## Data for analysis
§

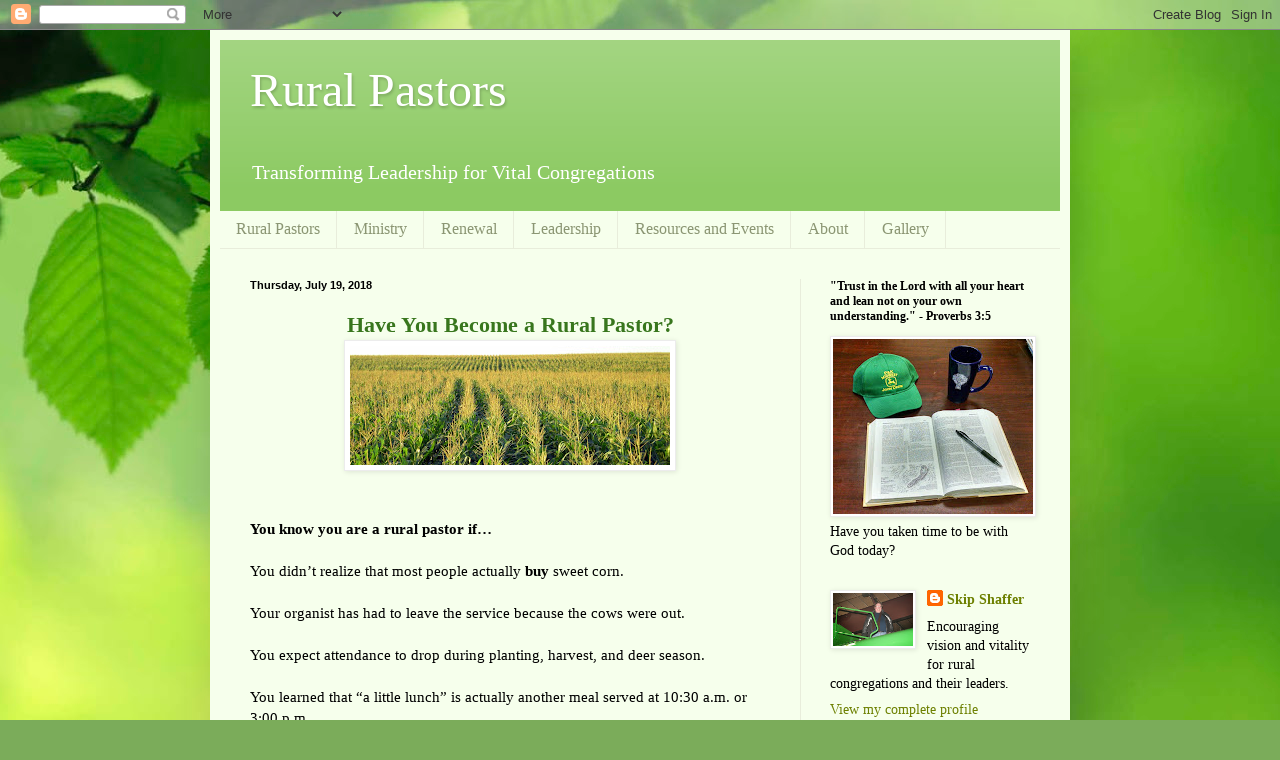

--- FILE ---
content_type: text/html; charset=UTF-8
request_url: http://www.ruralpastors.org/b/stats?style=BLACK_TRANSPARENT&timeRange=ALL_TIME&token=APq4FmARbCBa5yg6UdQsDiBJBU0fQgtDmwlbJt-waa61ZWvZOldUFQHPYA92EYe4U7Dmng334TE4JithDMqUeqR6z146HHapaw
body_size: 265
content:
{"total":127285,"sparklineOptions":{"backgroundColor":{"fillOpacity":0.1,"fill":"#000000"},"series":[{"areaOpacity":0.3,"color":"#202020"}]},"sparklineData":[[0,27],[1,52],[2,48],[3,41],[4,51],[5,43],[6,21],[7,27],[8,34],[9,31],[10,14],[11,16],[12,27],[13,58],[14,72],[15,49],[16,40],[17,24],[18,35],[19,49],[20,55],[21,32],[22,91],[23,44],[24,60],[25,18],[26,24],[27,10],[28,35],[29,95]],"nextTickMs":900000}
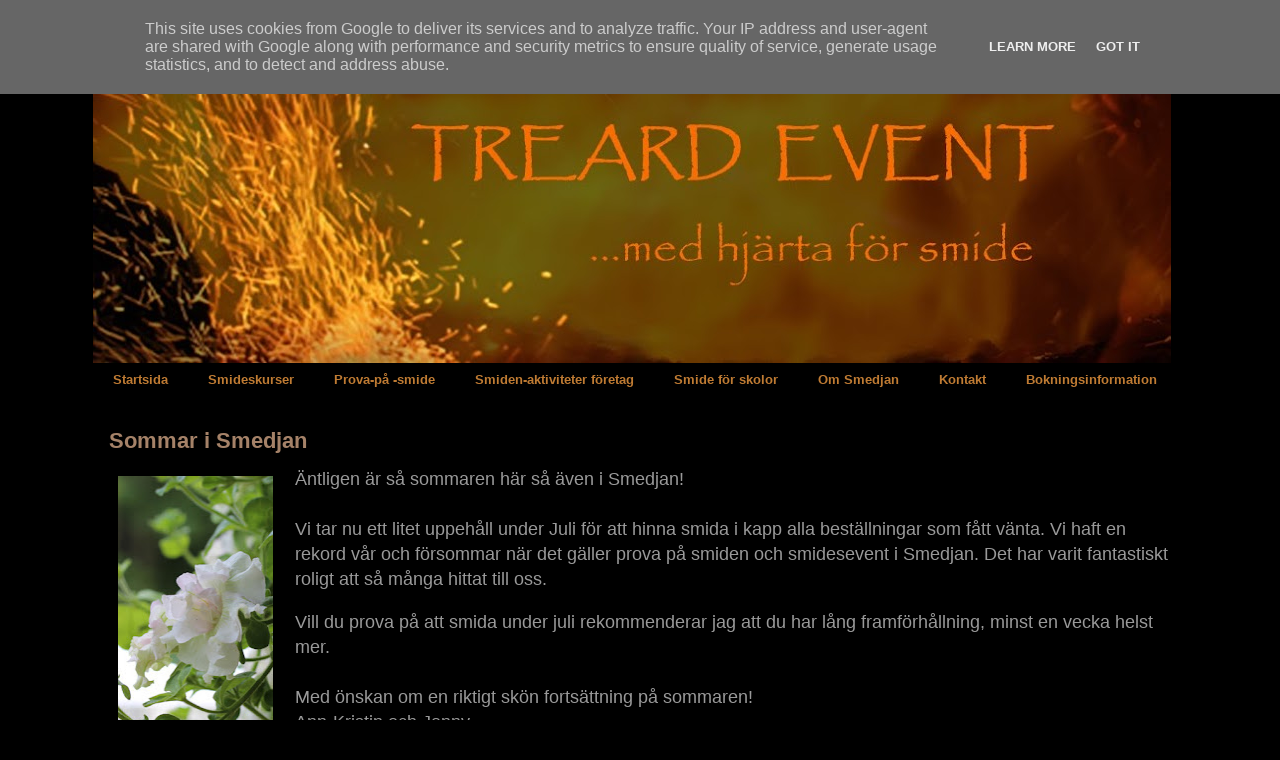

--- FILE ---
content_type: text/plain
request_url: https://www.google-analytics.com/j/collect?v=1&_v=j102&a=1519401143&t=pageview&_s=1&dl=https%3A%2F%2Fwww.treard.se%2F2017%2F07%2Fsommar-i-smedjan.html&ul=en-us%40posix&dt=prova%20p%C3%A5%20smide%20och%20smideskurser%20med%20Jonny%20Treard%3A%20Sommar%20i%20Smedjan&sr=1280x720&vp=1280x720&_u=IEBAAEABAAAAACAAI~&jid=1262070760&gjid=827286593&cid=1799637717.1768528840&tid=UA-37284304-1&_gid=1841454005.1768528840&_r=1&_slc=1&z=1966127586
body_size: -449
content:
2,cG-ZBTPTM4PVC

§

## Exercise goal
The entries above need to be transcribed exactly, with the images left out.

## Your solution
--- FILE ---
content_type: text/html; charset=UTF-8
request_url: http://www.ruralpastors.org/b/stats?style=BLACK_TRANSPARENT&timeRange=ALL_TIME&token=APq4FmARbCBa5yg6UdQsDiBJBU0fQgtDmwlbJt-waa61ZWvZOldUFQHPYA92EYe4U7Dmng334TE4JithDMqUeqR6z146HHapaw
body_size: 265
content:
{"total":127285,"sparklineOptions":{"backgroundColor":{"fillOpacity":0.1,"fill":"#000000"},"series":[{"areaOpacity":0.3,"color":"#202020"}]},"sparklineData":[[0,27],[1,52],[2,48],[3,41],[4,51],[5,43],[6,21],[7,27],[8,34],[9,31],[10,14],[11,16],[12,27],[13,58],[14,72],[15,49],[16,40],[17,24],[18,35],[19,49],[20,55],[21,32],[22,91],[23,44],[24,60],[25,18],[26,24],[27,10],[28,35],[29,95]],"nextTickMs":900000}

--- FILE ---
content_type: text/plain
request_url: https://www.google-analytics.com/j/collect?v=1&_v=j102&a=1519401143&t=pageview&_s=1&dl=https%3A%2F%2Fwww.treard.se%2F2017%2F07%2Fsommar-i-smedjan.html&ul=en-us%40posix&dt=prova%20p%C3%A5%20smide%20och%20smideskurser%20med%20Jonny%20Treard%3A%20Sommar%20i%20Smedjan&sr=1280x720&vp=1280x720&_u=IEBAAEABAAAAACAAI~&jid=1262070760&gjid=827286593&cid=1799637717.1768528840&tid=UA-37284304-1&_gid=1841454005.1768528840&_r=1&_slc=1&z=1966127586
body_size: -449
content:
2,cG-ZBTPTM4PVC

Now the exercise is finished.